Building approvals down by one third compared to last year: ABS
Building approvals are down about one third compared to where they were in 2021, data from the Australian Bureau of Statistics shows.

The total number of dwellings approved continues to fall around Australia as the rising cost of building materials, as well as delays and shortages in supply continue to challenge the construction sector.

Across April, the total number of dwellings approved dropped by 2.4 per cent month-to-month, according to data released by the Australian Bureau of Statistics (ABS).

The drop, which is seasonally adjusted, follows a 19.2 per cent fall in March compared to similar data from February.  Compared to this time last year, approvals are down by 32.4 per cent. 

Master Builders Australia (MBA) chief executive Denita Wawn says the decline in approvals across Australia comes down to the rising cost of materials, labour and product shortages, along with other reasons.

"These include the phasing out of the HomeBuilder scheme as well as emergence of challenges in the business environment," she says.

****************************************

* Required tasks
A: In the building approvals report, by what percentage did the total number of dwellings approved fall from March to April?
B: Copy the building approvals report word for word between "The drop, which" and "32.4 per cent.", inclusive.
The listing plays no part in this work.

****************************************

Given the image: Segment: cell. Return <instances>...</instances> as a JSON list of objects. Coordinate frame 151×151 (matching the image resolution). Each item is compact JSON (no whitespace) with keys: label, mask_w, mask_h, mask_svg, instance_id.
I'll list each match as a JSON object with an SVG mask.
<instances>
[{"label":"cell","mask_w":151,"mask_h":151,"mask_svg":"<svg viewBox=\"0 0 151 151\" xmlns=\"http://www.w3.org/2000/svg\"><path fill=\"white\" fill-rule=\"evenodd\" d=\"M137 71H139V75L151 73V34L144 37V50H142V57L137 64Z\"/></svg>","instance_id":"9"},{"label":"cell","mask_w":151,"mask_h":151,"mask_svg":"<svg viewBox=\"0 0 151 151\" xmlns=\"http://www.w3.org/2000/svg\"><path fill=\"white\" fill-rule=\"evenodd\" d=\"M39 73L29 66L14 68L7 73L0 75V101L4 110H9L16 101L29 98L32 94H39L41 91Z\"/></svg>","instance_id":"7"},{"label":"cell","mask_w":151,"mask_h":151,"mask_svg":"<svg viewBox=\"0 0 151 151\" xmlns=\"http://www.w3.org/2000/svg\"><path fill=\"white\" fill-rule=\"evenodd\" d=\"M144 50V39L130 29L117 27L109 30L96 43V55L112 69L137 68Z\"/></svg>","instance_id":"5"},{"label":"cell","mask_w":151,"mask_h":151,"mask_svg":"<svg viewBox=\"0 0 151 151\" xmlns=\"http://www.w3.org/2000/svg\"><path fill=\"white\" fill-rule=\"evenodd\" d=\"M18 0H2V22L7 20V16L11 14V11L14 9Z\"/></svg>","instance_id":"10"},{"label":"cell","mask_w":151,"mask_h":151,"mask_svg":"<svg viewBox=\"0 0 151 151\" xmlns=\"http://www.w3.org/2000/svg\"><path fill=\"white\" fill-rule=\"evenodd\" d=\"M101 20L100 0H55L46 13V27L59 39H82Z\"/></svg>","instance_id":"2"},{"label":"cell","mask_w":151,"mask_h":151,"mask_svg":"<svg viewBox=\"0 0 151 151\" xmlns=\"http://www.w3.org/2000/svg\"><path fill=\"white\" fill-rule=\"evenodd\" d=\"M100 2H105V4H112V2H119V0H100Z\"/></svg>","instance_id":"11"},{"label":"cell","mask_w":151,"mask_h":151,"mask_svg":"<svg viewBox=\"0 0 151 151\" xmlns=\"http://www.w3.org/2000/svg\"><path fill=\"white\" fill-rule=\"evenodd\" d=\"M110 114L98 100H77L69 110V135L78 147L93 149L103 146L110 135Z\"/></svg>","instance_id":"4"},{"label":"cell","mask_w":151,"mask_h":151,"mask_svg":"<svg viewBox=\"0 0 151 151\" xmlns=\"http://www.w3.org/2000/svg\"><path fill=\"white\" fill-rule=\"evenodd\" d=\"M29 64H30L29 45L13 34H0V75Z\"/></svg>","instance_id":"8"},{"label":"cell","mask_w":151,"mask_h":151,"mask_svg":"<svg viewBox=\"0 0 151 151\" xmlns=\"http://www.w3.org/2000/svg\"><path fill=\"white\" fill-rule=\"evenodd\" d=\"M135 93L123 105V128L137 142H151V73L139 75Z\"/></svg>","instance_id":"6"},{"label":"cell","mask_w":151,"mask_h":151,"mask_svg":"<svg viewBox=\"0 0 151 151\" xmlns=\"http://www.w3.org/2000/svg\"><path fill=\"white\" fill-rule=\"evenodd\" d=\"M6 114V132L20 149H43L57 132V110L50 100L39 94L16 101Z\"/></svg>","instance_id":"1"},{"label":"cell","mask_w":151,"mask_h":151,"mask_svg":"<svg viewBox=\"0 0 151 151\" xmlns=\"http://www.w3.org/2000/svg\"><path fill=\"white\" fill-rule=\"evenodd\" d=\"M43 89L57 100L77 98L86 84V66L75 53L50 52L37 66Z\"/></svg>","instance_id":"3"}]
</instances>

****************************************

* Solutions for each task
A: 2.4 per cent, seasonally adjusted.

B:
The drop, which is seasonally adjusted, follows a 19.2 per cent fall in March compared to similar data from February.  Compared to this time last year, approvals are down by 32.4 per cent.